### Task brief
Transcribe only what runs from the line containing "医院院长在学术研讨会上的致辞_第1页" through the final line below, exactly, and leave every picture out.
======== Material shown ========
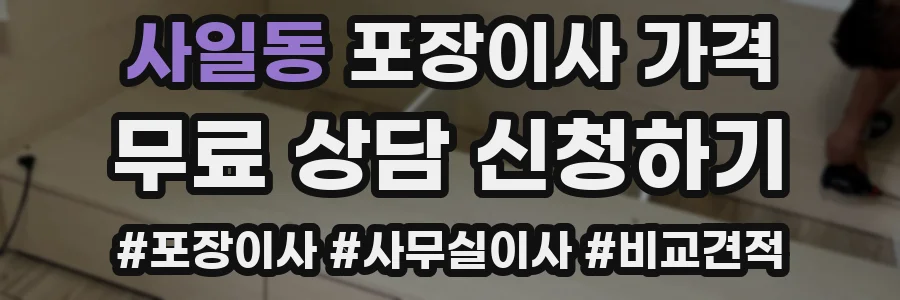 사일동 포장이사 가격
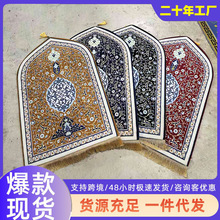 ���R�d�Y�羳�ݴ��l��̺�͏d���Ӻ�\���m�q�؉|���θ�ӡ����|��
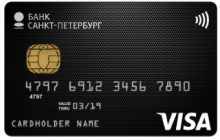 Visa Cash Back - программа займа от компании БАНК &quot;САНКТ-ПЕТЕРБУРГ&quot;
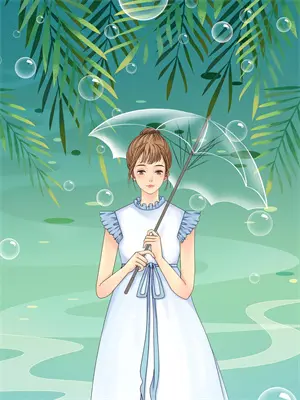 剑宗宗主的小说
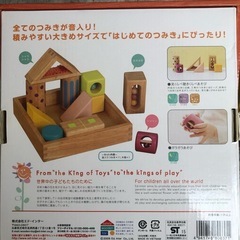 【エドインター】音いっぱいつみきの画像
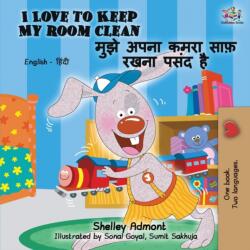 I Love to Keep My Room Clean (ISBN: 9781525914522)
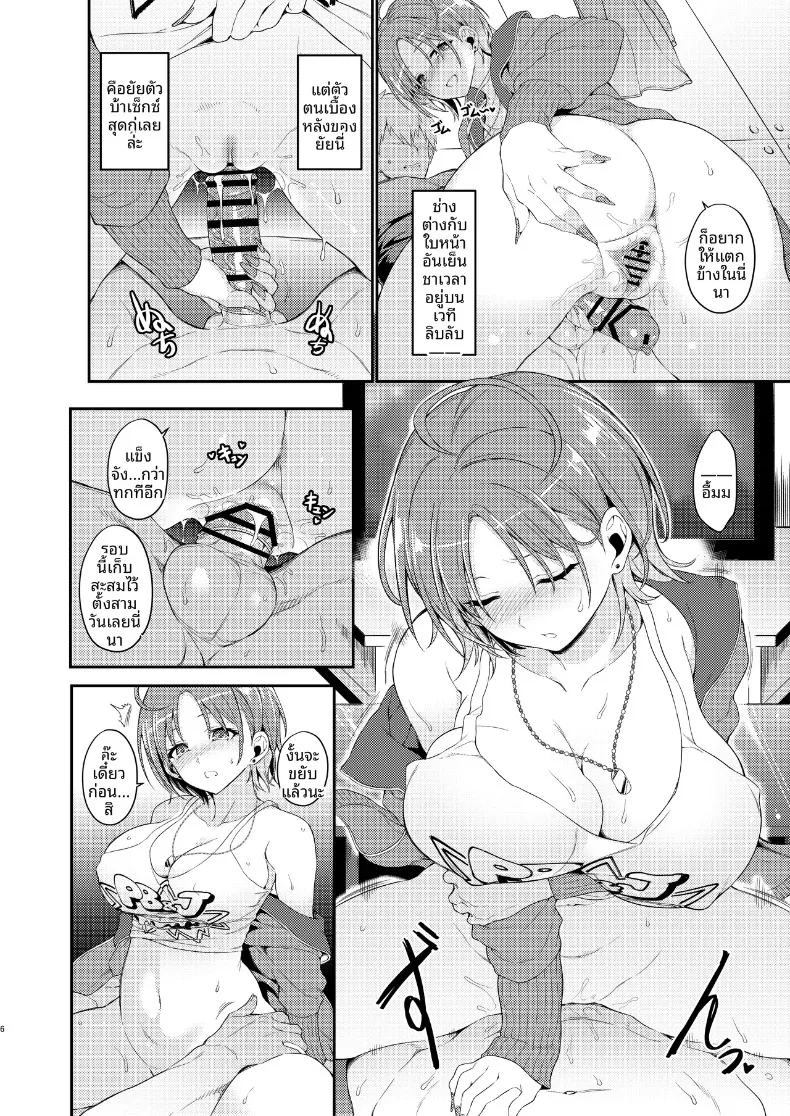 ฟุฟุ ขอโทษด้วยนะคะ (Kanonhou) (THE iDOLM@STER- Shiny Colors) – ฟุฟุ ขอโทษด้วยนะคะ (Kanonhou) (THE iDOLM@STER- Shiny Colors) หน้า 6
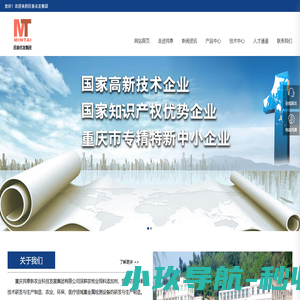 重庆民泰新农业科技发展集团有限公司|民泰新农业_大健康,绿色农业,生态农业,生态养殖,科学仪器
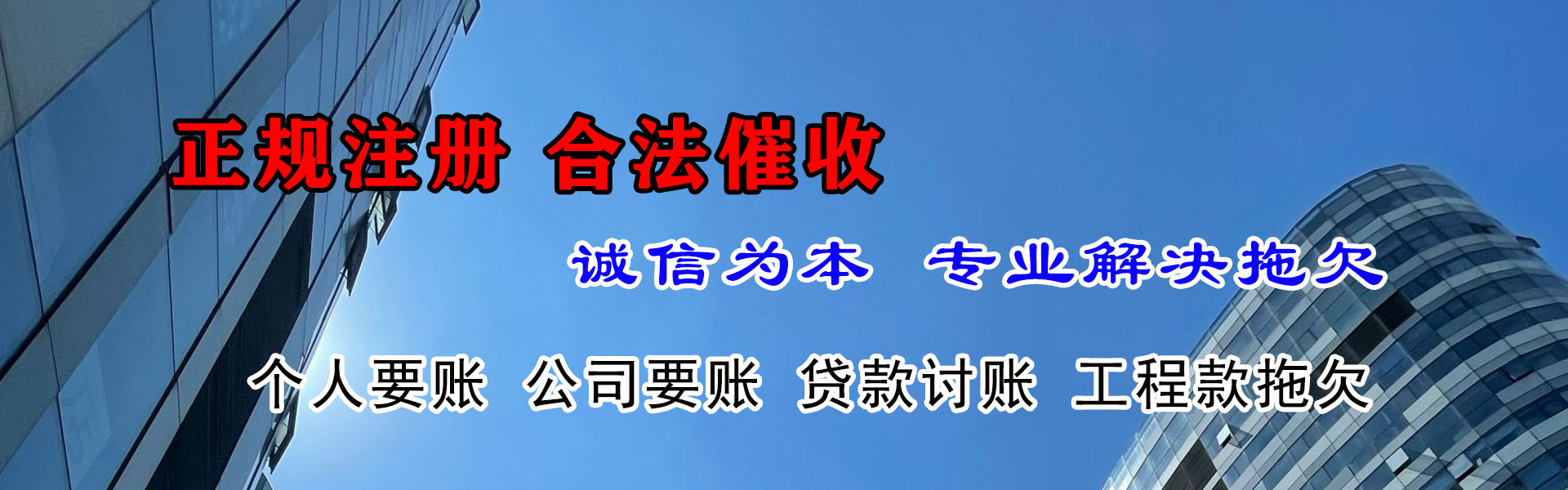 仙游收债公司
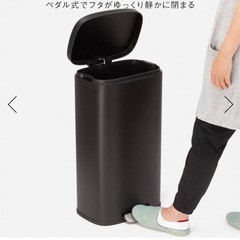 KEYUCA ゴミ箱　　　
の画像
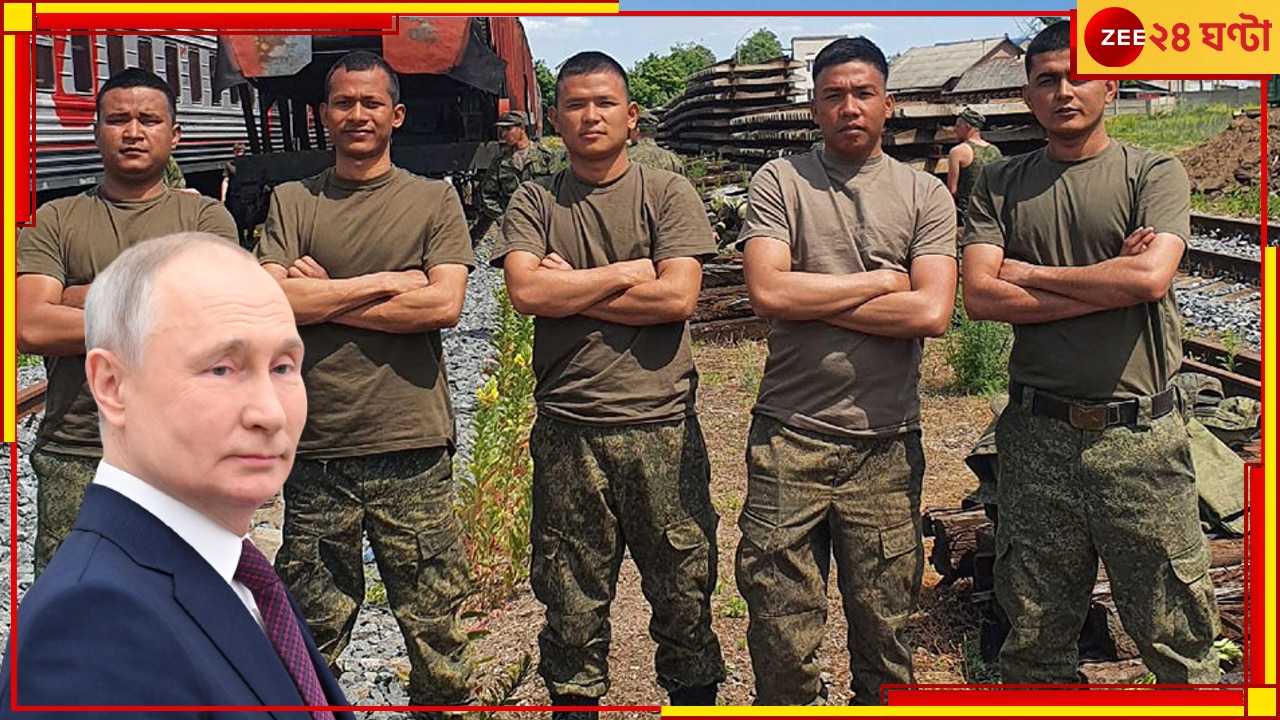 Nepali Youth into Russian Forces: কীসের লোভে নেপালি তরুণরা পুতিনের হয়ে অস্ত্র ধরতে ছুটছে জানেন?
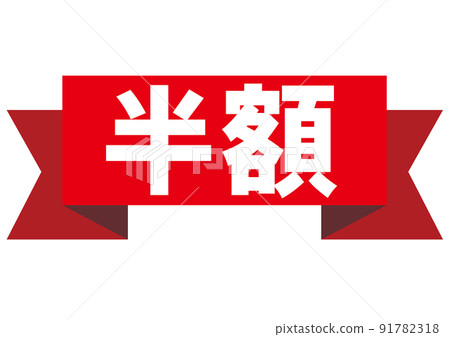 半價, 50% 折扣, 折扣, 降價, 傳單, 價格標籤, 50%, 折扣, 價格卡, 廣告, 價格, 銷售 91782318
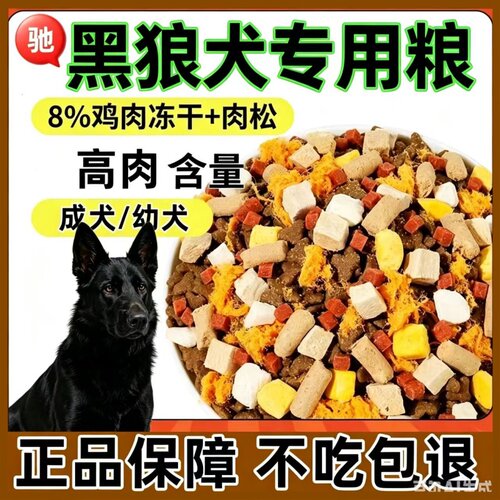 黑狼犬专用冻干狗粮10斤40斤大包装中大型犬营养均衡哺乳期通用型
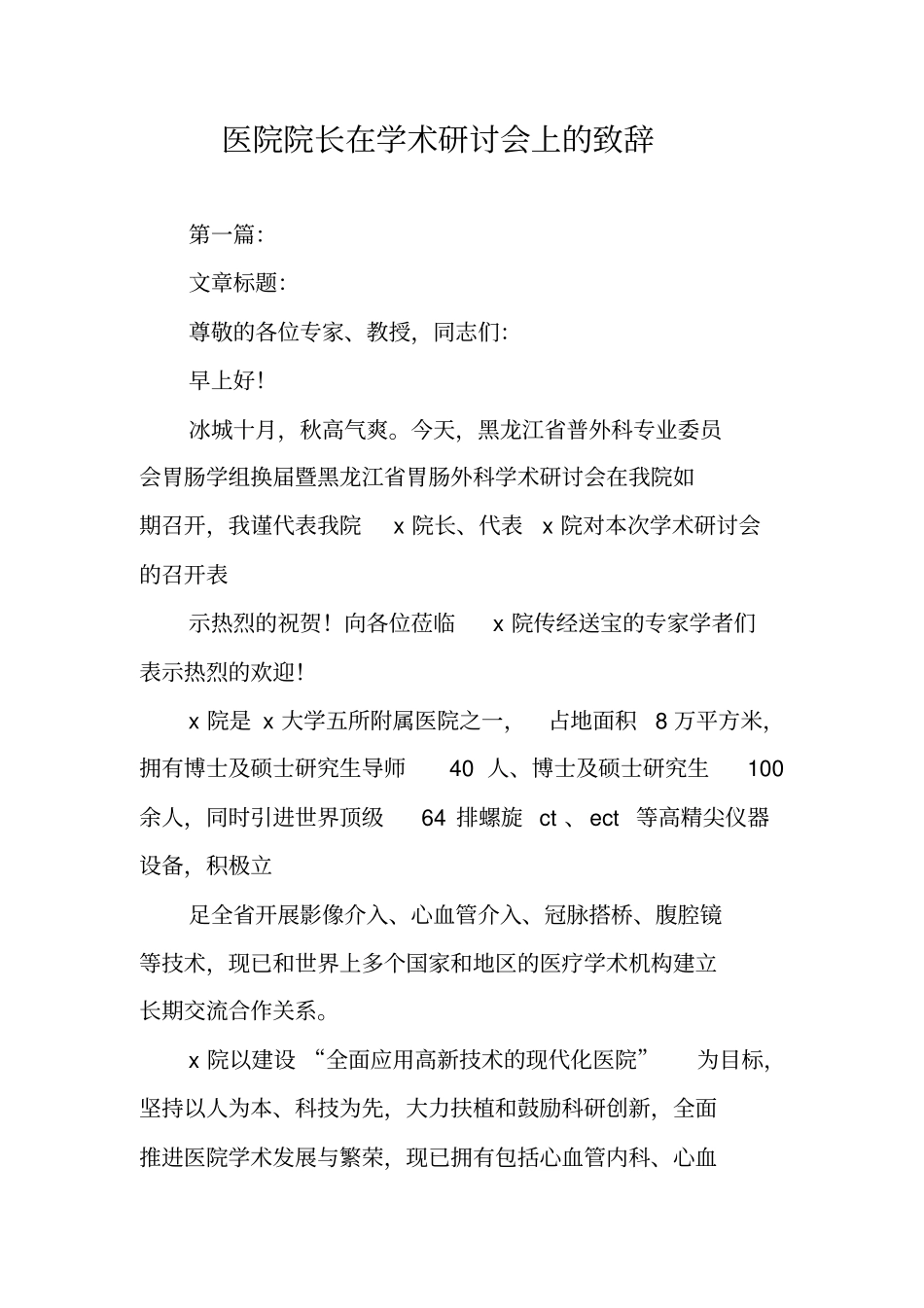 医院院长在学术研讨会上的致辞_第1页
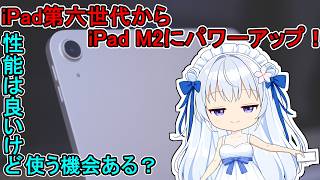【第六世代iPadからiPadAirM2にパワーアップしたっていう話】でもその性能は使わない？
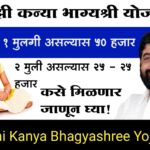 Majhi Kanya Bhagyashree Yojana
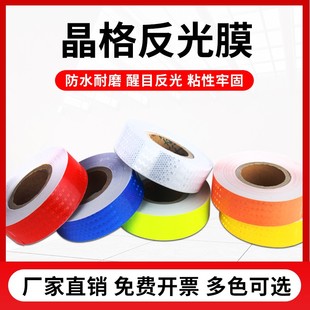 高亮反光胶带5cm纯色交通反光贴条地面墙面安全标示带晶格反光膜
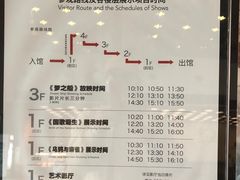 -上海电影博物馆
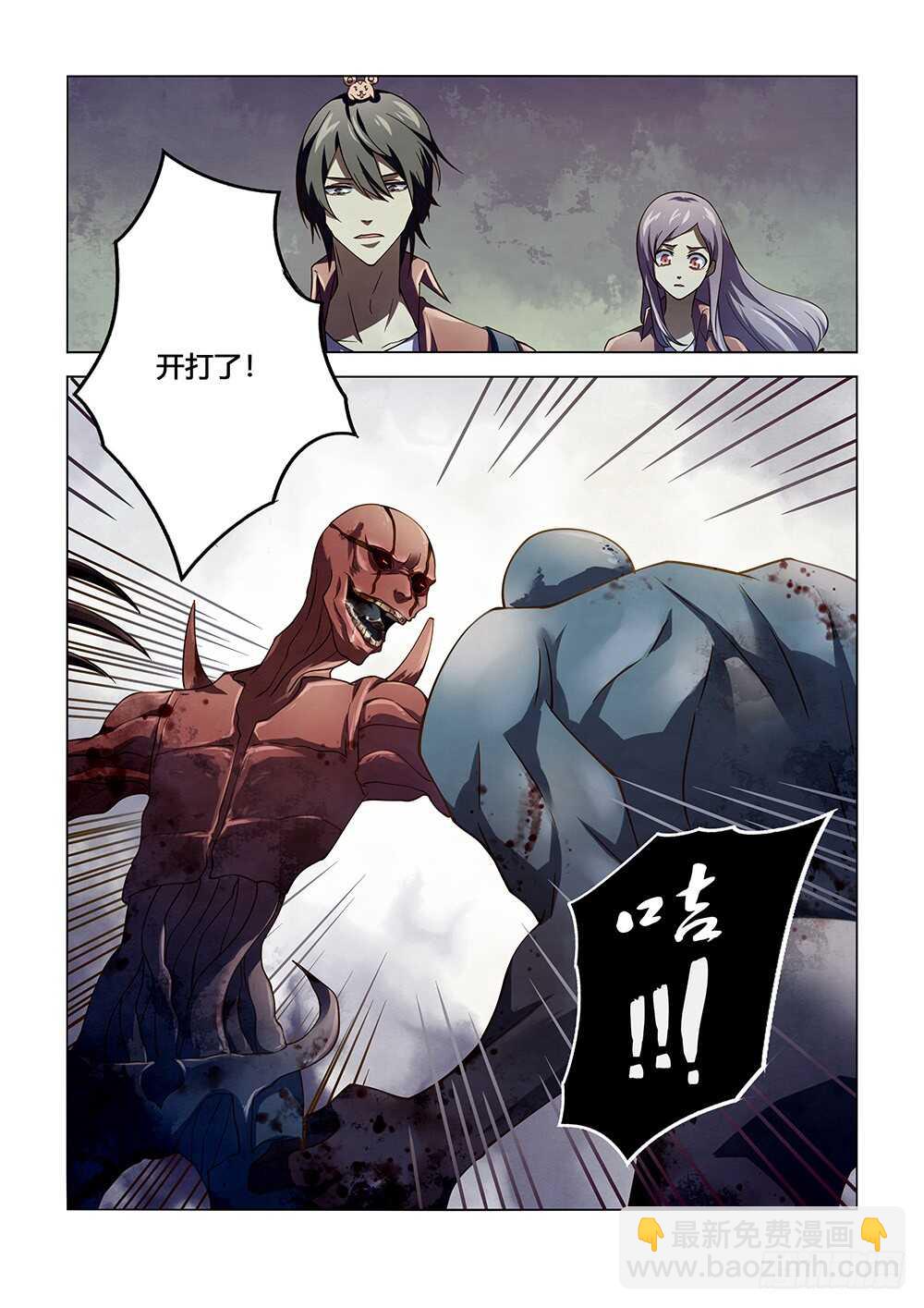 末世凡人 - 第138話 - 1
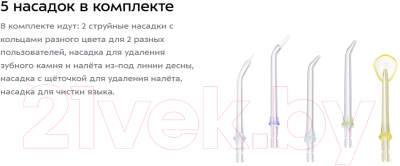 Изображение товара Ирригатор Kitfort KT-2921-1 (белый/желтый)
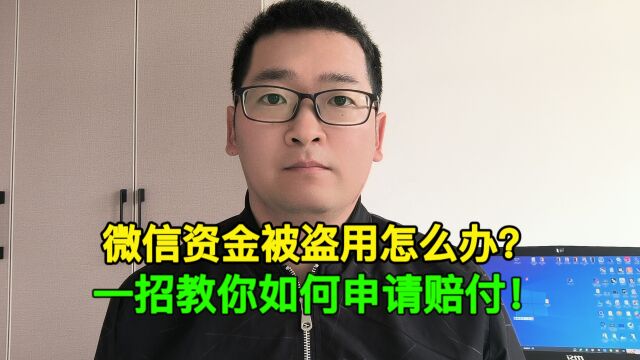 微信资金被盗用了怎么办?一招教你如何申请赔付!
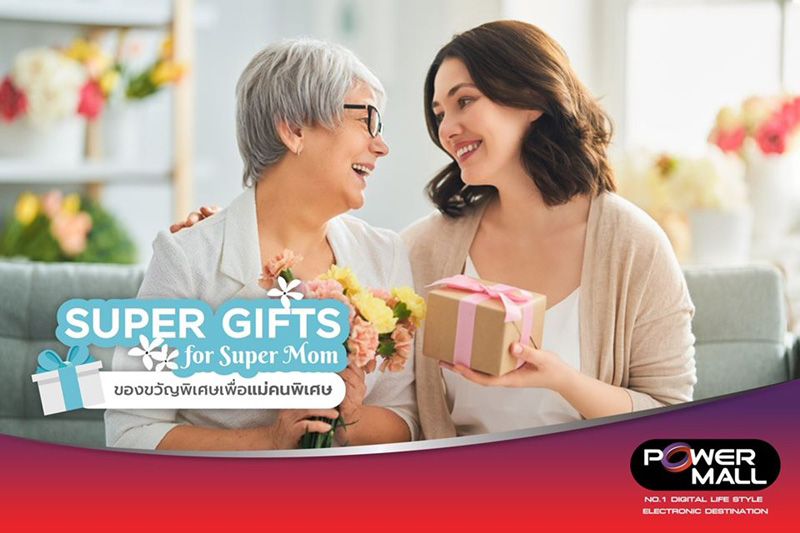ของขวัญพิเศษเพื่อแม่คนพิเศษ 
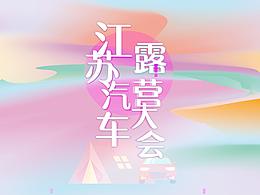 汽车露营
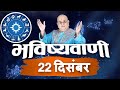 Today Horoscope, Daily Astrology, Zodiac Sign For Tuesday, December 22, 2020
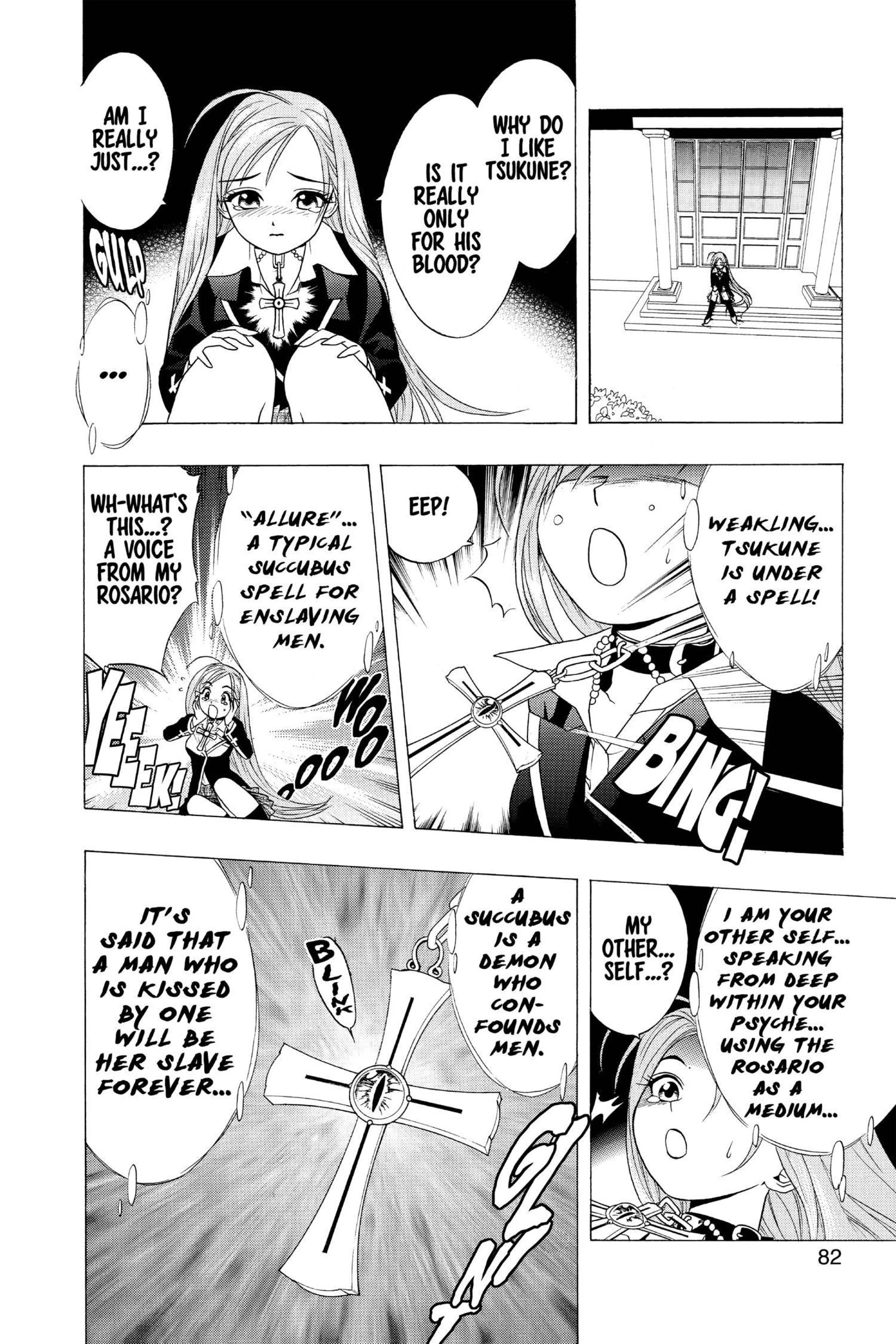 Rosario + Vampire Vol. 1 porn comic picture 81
========
### Problem solution
 医院院长在学术研讨会上的致辞_第1页
【第六世代iPadからiPadAirM2にパワーアップしたっていう話】でもその性能は使わない？
 Majhi Kanya Bhagyashree Yojana
 高亮反光胶带5cm纯色交通反光贴条地面墙面安全标示带晶格反光膜
 -上海电影博物馆
 末世凡人 - 第138話 - 1
 Изображение товара Ирригатор Kitfort KT-2921-1 (белый/желтый)
 微信资金被盗用了怎么办?一招教你如何申请赔付!
ของขวัญพิเศษเพื่อแม่คนพิเศษ 
 汽车露营
 Today Horoscope, Daily Astrology, Zodiac Sign For Tuesday, December 22, 2020
 Rosario + Vampire Vol. 1 porn comic picture 81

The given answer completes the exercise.